Ortalama besi devresine üretimin yapıldığı dönemdeki piyasa talebi yanında iklimin de etkisi bulunmaktadır. Yaz aylarında talep artışından dolayı, üretim devreleri arası kümes hazırlık ve dinlenme periyodu kısa tutularak devir sayısı artarken; özellikle küçük ölçekli işletmeler kış aylarında enerji maliyetlerindeki artışı bahane ederek kümeslerine civciv almayıp üretim devir sayısını düşürebilmektedir. Daha önce belirtildiği gibi piyasa arzını kontrol etmek için entegre firmalar üretimi yönlendirirken, zaman zaman üreticiler de bu tip davranışlar sergileyebilmektedir. Araştırmada işletme ölçeği arttıkça ortalama besi devresinin arttığı görülmüştür. Balıkesir'de besi devresinin diğer illere göre fazla olmasının nedeni de büyük ölçekli işletme sayısının daha fazla olmasından kaynaklanmaktadır.

Üreticilerin dönem sonunda elde ettiği ana gelir yetiştirdikleri pilicin canlı ağırlığı üzerinden oluşmaktadır. Bununla birlikte bulgular kısmında belirtildiği gibi entegre firmalar üretimde başarıyı sağlamak için yemden yararlanmaya dayalı performans primleri de ödemektedir. Dolayısıyla FCR parametresi işletmeler açısından ilave gelir anlamına gelmekte ve önemsenmektedir.

Araştırmada belirlenen FCR değeri (1,805 kg) Fidan ve Güneş (1999); Çobanoğlu (2000); Bhattarai ve ark. (1999); Zatter ve ark. (2011); Sheppard (2004) ve Gür (1998)’ün sonuçlarından düşük, Singh ve ark. (2010) ile Unang (2003)’ın sonuçlarından yüksek, Ertürk (2001) ve Alkurt (2010)’un araştırma sonuçlarına yakın bulunmuştur.

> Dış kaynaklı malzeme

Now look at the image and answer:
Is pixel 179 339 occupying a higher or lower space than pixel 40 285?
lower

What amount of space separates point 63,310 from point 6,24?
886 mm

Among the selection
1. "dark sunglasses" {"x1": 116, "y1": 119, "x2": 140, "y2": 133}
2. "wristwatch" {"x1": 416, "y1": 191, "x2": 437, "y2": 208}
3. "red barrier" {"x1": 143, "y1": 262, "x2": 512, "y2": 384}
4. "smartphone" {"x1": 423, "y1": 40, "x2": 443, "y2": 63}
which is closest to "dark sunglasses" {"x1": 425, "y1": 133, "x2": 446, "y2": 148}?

Etlik piliç yetiştiriciliğinde yemden yararlanmayı etkileyen temelde üç unsur yer almaktadır. Bunlar; kullanılan yemin kalitesi, hayvanın sağlık durumu ve sürü yönetimidir. Yemin kalitesi açısından içeriğindeki hammadde, imalat aşaması, kullanımında tercih edilen fiziksel formu (dökme, pelet vb.), tüketim miktarı ve yemleme programı önem arz etmektedir. Hayvan sağlığını aşılama programı, tedavi uygulamaları, kümes dezenfeksiyonu, biyo-güvenlik uygulamaları ve ortaya çıkan hastalıklar etkilemektedir. Sürü yönetiminde ise ısı derecesi, su yönetimi, besleme yönetimi, havalandırma ve aydınlatma programı öne çıkmaktadır (Anonim, 2011).

Araştırmada tespit edilen ortalama canlı ağırlık, ortalama besi süresi ve FCR değerlerinin hem işletme ölçeği hem de araştırma merkezleri açısından bir farklılık göstermemesinin entegre firmaların ölçek ve yerleşim yeri farkı gözetmeksizin üretimi kontrol etmesi ve yönlendirmesi yanında, özellikle civciv ve yem girdisinin kalitesi açısından bir örnekliliği sağlamasının da etkisinin olduğunu düşündürmektedir. Bununla birlikte yetiştiricilerin CA satış geliri yanında performansa göre ilave prim alma isteklerinin rol oynadığı ve üretimde daha bilinçli davranışlar sergiledikleri söylenebilir.